Friday 12th August (the Glorious Twelth – no grousing here!)

Visibility as we drove out of Halifax this morning was no more than 200 metres – drivers were being careful. Thoughts of “will we be able to start 300 metres at 0830?” sprang to mind. About 5 minutes before reaching the range, the fog burned off and we finished the drive in glorious sunshine.

Insect repellant was liberally applied on arrival, some bomber sized mozzies around! With the sun finally putting in a real appearance, the water on the range meant the vans could have driven on the resultant mirage.

Today's course of fire was 2/10's, at 300metres, twice at 500 metres and a final shoot at 800 mteres. Shooting started on time, at 0830. A gentle fishtail wind blowing up our trouser legs meant that so long as you left the sights alone, life was relatively easy.
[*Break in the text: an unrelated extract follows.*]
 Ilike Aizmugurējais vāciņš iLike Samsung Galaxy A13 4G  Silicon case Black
Some didn't.

Conditions at the first 500 shoot were relatively benign. Most had learned that the flags are very light and that the mirage was a better indicator of what was happening. Many of the team went clean in the morning with varying degrees of success connecting with the small V bull.

Again, our hosts produced timely drinks and eats at lunchtime that were ideal for our needs.
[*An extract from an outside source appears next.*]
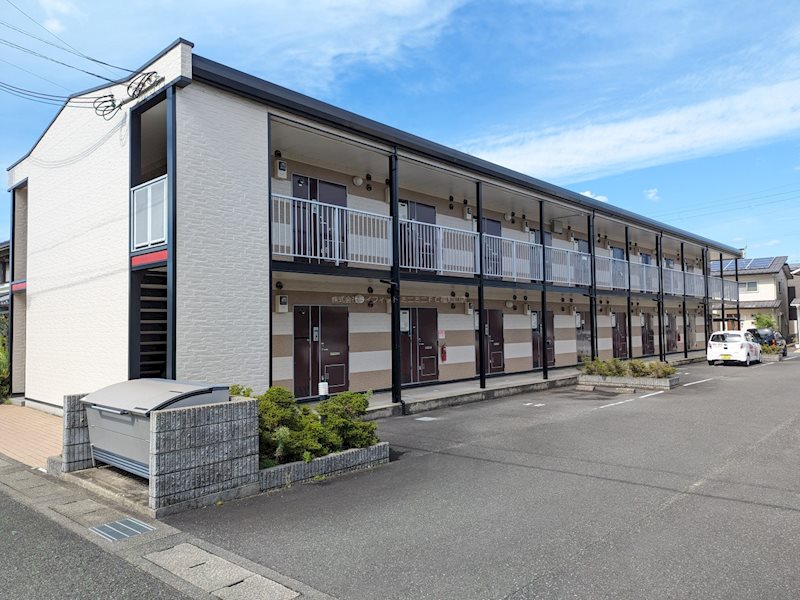 駅北ISA  外観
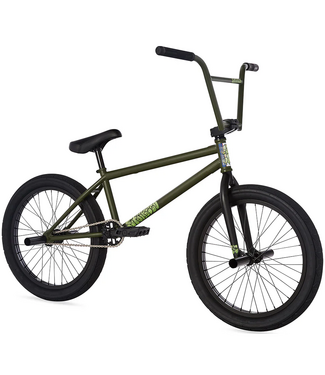 Fit FIT STR 20"TT M MATTE ARMY GREEN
The first shoot, at 500 after lunch was judged “hard work” by many, with rapidly rising levels of humidity. The fishtail wind had by now got into its stride. Very quick changes through zero from 1½ mins left to about ½ right meant that some elevations opened up slightly as some very quick shooting was needed. V counts were slightly lower. Our Captain was shooting with a young team member from Huddersfield. She was wearing shorts, so an adventurous ant decided to go exploring; an expolaratory nibble caused enough distraction for our young lady to put a shot in the inner. Her blush was rather sweet when it was suggested that the ant had nibbled in anticipation of a cordon bleau snack.

The first detail at 800 metres required many team members to fire their sighters with no real idea of zeroes. Nearly everyone went high, often finding the magpie, outer, or even missing over the top. Being nice chaps, they told those of us in the second detail. The wind was still up the trousers, but changing quickly, as at 500 in the previous shoot. The firing point at this distance is actually the stop butt for the Association's pistol range, so it seems very high, looking down at the targets and the rest of the range. It makes for a very attractive view, though the wind flags are much lower than the flight of the bullet, so of little use at 800. The mound is actually at the same level as the targets, so in effect, one shoots uphill from every other distance.

Closer inspection of the day's stats showed Henry Day taking the morning's shoot with 50.7 at 300 to go with a 50.8 at 500. The team took the 11 top places.
Jon Kent enjoyed his afternoon top score with a 50.6 at 500 and a 50.8 at 800. A fine shoot in testing conditions. We had 6 members in the top 10.
The day's aggregate did not go to Day... who had 200.24, Jon Kent won with 200.25.

On the drive home, our young Cambridge graduate announced that he is thinking of checking out the massage parlour near the hotel. His blush was nearly as good as our young lady from 'uddersfield earlier in the day, when he was teased with the “oh so predictable” questions.

The team is attending a reception and dinner tonight at The Halifax Citadel to commemorate the 150th anniversary of the Nova Scotia Rifle Association, the oldest rifle association in northern America, north or south of the border.